• Page extract:
###

1.3 Interpersonal rhetoric in the study of everyday conversations

Interpersonal rhetoric, proposed by Geoffrey Leech, a sociolinguistically oriented representative of English linguistics who studied the sociocultural conditions of human communication in situational embeddings, falls under the scope of linguistic pragmatics. Mainly influenced by Austin, Searle, and Grice, Leech, for whom pragmatics was a domain of rhetoric, clearly supported the study of language in interpersonal communication. In his Principles of pragmatics (1990 [1983]), Leech argued that there is a need to investigate how the principles of language use operate in different cultures and in different communicative situations, especially regarding linguistic diversity in the world.

Contrasting interpersonal rhetoric with textual rhetoric, which, according to him, deals with utterances from the viewpoint of their formal organization, Leech (1990 [1983]: 15) stressed the importance of the concept of speech situation, distinguishing its elements, especially such elements as addresser and addressee, context, goals, illocutionary act, and utterance. He argued that the task of (interpersonal) rhetoric should be to explain the meaning(s) of verbal utterances in given speech situations.

###

• Data:

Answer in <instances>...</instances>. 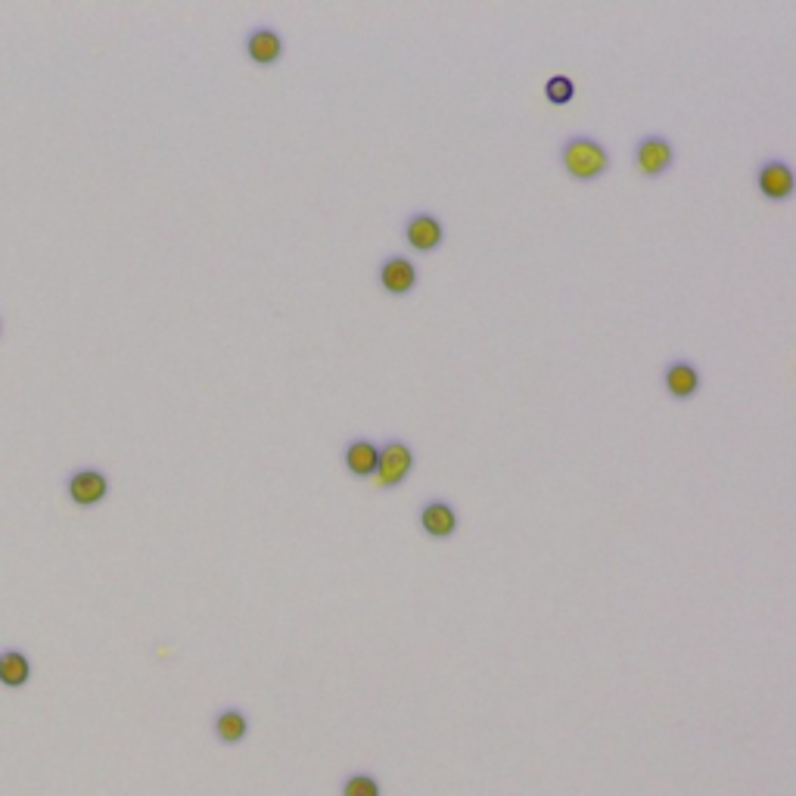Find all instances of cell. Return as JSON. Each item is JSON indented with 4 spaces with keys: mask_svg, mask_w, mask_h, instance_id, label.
<instances>
[{
    "mask_svg": "<svg viewBox=\"0 0 796 796\" xmlns=\"http://www.w3.org/2000/svg\"><path fill=\"white\" fill-rule=\"evenodd\" d=\"M560 165L563 172L579 184H591L607 175L610 150L591 134H570L560 144Z\"/></svg>",
    "mask_w": 796,
    "mask_h": 796,
    "instance_id": "cell-1",
    "label": "cell"
},
{
    "mask_svg": "<svg viewBox=\"0 0 796 796\" xmlns=\"http://www.w3.org/2000/svg\"><path fill=\"white\" fill-rule=\"evenodd\" d=\"M414 448L411 442L405 439H389L380 445V461H377V473H374V486L380 492H389V489H398L405 486L414 473Z\"/></svg>",
    "mask_w": 796,
    "mask_h": 796,
    "instance_id": "cell-2",
    "label": "cell"
},
{
    "mask_svg": "<svg viewBox=\"0 0 796 796\" xmlns=\"http://www.w3.org/2000/svg\"><path fill=\"white\" fill-rule=\"evenodd\" d=\"M678 153H675V144L666 137V134H641L638 137V144L632 150V162L638 168V175L641 178H650V181H657L663 178L669 168L675 165Z\"/></svg>",
    "mask_w": 796,
    "mask_h": 796,
    "instance_id": "cell-3",
    "label": "cell"
},
{
    "mask_svg": "<svg viewBox=\"0 0 796 796\" xmlns=\"http://www.w3.org/2000/svg\"><path fill=\"white\" fill-rule=\"evenodd\" d=\"M63 486L75 507H97L109 495V476L100 467H75Z\"/></svg>",
    "mask_w": 796,
    "mask_h": 796,
    "instance_id": "cell-4",
    "label": "cell"
},
{
    "mask_svg": "<svg viewBox=\"0 0 796 796\" xmlns=\"http://www.w3.org/2000/svg\"><path fill=\"white\" fill-rule=\"evenodd\" d=\"M243 53L252 66H277L283 60V53H287V41L277 32L274 25H255L246 32L243 38Z\"/></svg>",
    "mask_w": 796,
    "mask_h": 796,
    "instance_id": "cell-5",
    "label": "cell"
},
{
    "mask_svg": "<svg viewBox=\"0 0 796 796\" xmlns=\"http://www.w3.org/2000/svg\"><path fill=\"white\" fill-rule=\"evenodd\" d=\"M417 526L423 535L436 538V542H445V538L458 535L461 529V517H458V507L445 498H430L423 501L420 510H417Z\"/></svg>",
    "mask_w": 796,
    "mask_h": 796,
    "instance_id": "cell-6",
    "label": "cell"
},
{
    "mask_svg": "<svg viewBox=\"0 0 796 796\" xmlns=\"http://www.w3.org/2000/svg\"><path fill=\"white\" fill-rule=\"evenodd\" d=\"M402 237H405V243H408L414 252L430 255V252H436V249L445 243V224H442V218L433 215V212H414V215L405 218Z\"/></svg>",
    "mask_w": 796,
    "mask_h": 796,
    "instance_id": "cell-7",
    "label": "cell"
},
{
    "mask_svg": "<svg viewBox=\"0 0 796 796\" xmlns=\"http://www.w3.org/2000/svg\"><path fill=\"white\" fill-rule=\"evenodd\" d=\"M756 187L765 199H772V203H787L796 190V175L787 159H765L756 172Z\"/></svg>",
    "mask_w": 796,
    "mask_h": 796,
    "instance_id": "cell-8",
    "label": "cell"
},
{
    "mask_svg": "<svg viewBox=\"0 0 796 796\" xmlns=\"http://www.w3.org/2000/svg\"><path fill=\"white\" fill-rule=\"evenodd\" d=\"M377 280H380V287L389 296H408L417 287V265L408 259V255L392 252V255H386V259L380 262Z\"/></svg>",
    "mask_w": 796,
    "mask_h": 796,
    "instance_id": "cell-9",
    "label": "cell"
},
{
    "mask_svg": "<svg viewBox=\"0 0 796 796\" xmlns=\"http://www.w3.org/2000/svg\"><path fill=\"white\" fill-rule=\"evenodd\" d=\"M663 386L675 402H691V398L703 389V374L694 361L675 358L663 367Z\"/></svg>",
    "mask_w": 796,
    "mask_h": 796,
    "instance_id": "cell-10",
    "label": "cell"
},
{
    "mask_svg": "<svg viewBox=\"0 0 796 796\" xmlns=\"http://www.w3.org/2000/svg\"><path fill=\"white\" fill-rule=\"evenodd\" d=\"M377 461H380V445L374 439L358 436L343 445V464L355 479H374Z\"/></svg>",
    "mask_w": 796,
    "mask_h": 796,
    "instance_id": "cell-11",
    "label": "cell"
},
{
    "mask_svg": "<svg viewBox=\"0 0 796 796\" xmlns=\"http://www.w3.org/2000/svg\"><path fill=\"white\" fill-rule=\"evenodd\" d=\"M32 681V660L25 657L19 647H7L0 650V685L19 691Z\"/></svg>",
    "mask_w": 796,
    "mask_h": 796,
    "instance_id": "cell-12",
    "label": "cell"
},
{
    "mask_svg": "<svg viewBox=\"0 0 796 796\" xmlns=\"http://www.w3.org/2000/svg\"><path fill=\"white\" fill-rule=\"evenodd\" d=\"M212 728H215V737H218L221 744L234 747V744L246 741V734H249V719H246L243 709L231 706V709H221V713L215 716V722H212Z\"/></svg>",
    "mask_w": 796,
    "mask_h": 796,
    "instance_id": "cell-13",
    "label": "cell"
},
{
    "mask_svg": "<svg viewBox=\"0 0 796 796\" xmlns=\"http://www.w3.org/2000/svg\"><path fill=\"white\" fill-rule=\"evenodd\" d=\"M545 97H548V103H554V106H566V103H570V100L576 97V84H573V78H566V75H554V78H548V84H545Z\"/></svg>",
    "mask_w": 796,
    "mask_h": 796,
    "instance_id": "cell-14",
    "label": "cell"
},
{
    "mask_svg": "<svg viewBox=\"0 0 796 796\" xmlns=\"http://www.w3.org/2000/svg\"><path fill=\"white\" fill-rule=\"evenodd\" d=\"M343 796H383V790L371 775H352L343 781Z\"/></svg>",
    "mask_w": 796,
    "mask_h": 796,
    "instance_id": "cell-15",
    "label": "cell"
},
{
    "mask_svg": "<svg viewBox=\"0 0 796 796\" xmlns=\"http://www.w3.org/2000/svg\"><path fill=\"white\" fill-rule=\"evenodd\" d=\"M0 336H4V321H0Z\"/></svg>",
    "mask_w": 796,
    "mask_h": 796,
    "instance_id": "cell-16",
    "label": "cell"
}]
</instances>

###

• Directives:
A) According to the extract on interpersonal rhetoric, which scholars mainly influenced Leech?
B) Write the next part of the extract on interpersonal rhetoric, beginning after its final sentence.
The records have no connection to the text.

• Task-by-task outputs:
A) Austin, Searle, and Grice.

B)
The topics of interpersonal rhetoric, focusing on various linguistic expressions of politeness, including the manifestations of the willingness to maintain one’s own face and the face of the interlocutor in communication, indicate that it is a domain of study that mostly brings to light the cultural and social aspect of language use. One should note that politeness, which implies being well-mannered, courteous, and respectful, is, following Brown (2015: 326), ubiquitous in language use because it requires that people, behaving less straightforwardly, avoid speaking directly, for example, when they take into account the feelings of their interlocutors, their social status, and social relations, in general. Thus, one has to agree with Brown that politeness is “probably the most pervasive source of indirectness,” as there are reasons behind it “for not saying exactly what one means” which make people “frame their communicative intentions in formulating their utterances” in specific ways (cf. 2015: 326).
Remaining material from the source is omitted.